Task: Here the job is to transcribe the data verbatim while leaving each picture out.

Data segment:
—————
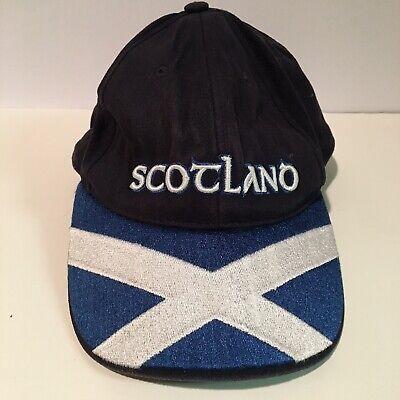 Scotland Baseball Cap with Adjustable Strap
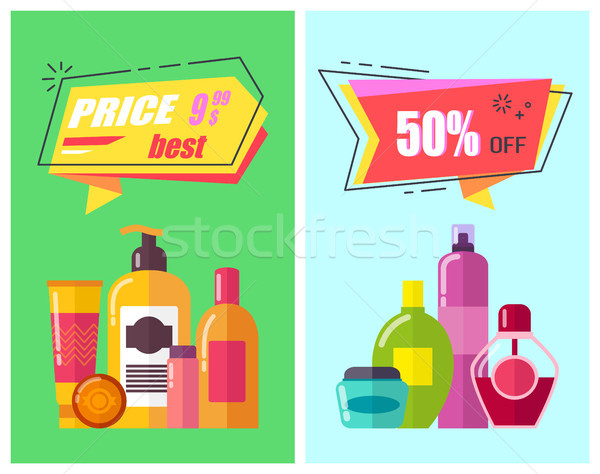 Best Price -50 Off Poster Set Vector Illustration Stock photo © robuart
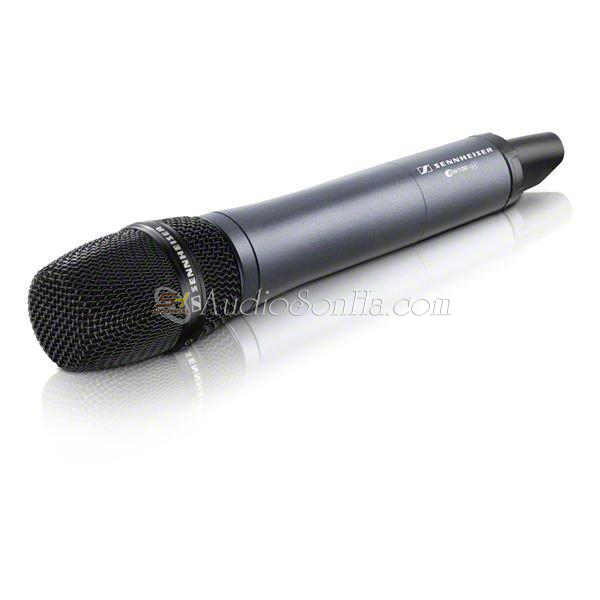 Sennheiser SKM 100-835 G3 Wireless Microphone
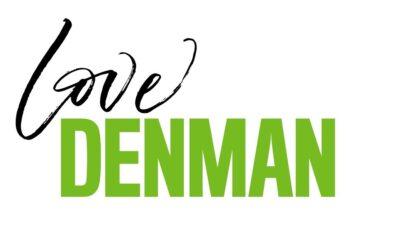 New – Denman at Home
—————
Solution for this task:
 Scotland Baseball Cap with Adjustable Strap
 Best Price -50 Off Poster Set Vector Illustration Stock photo © robuart
 Sennheiser SKM 100-835 G3 Wireless Microphone
 New – Denman at Home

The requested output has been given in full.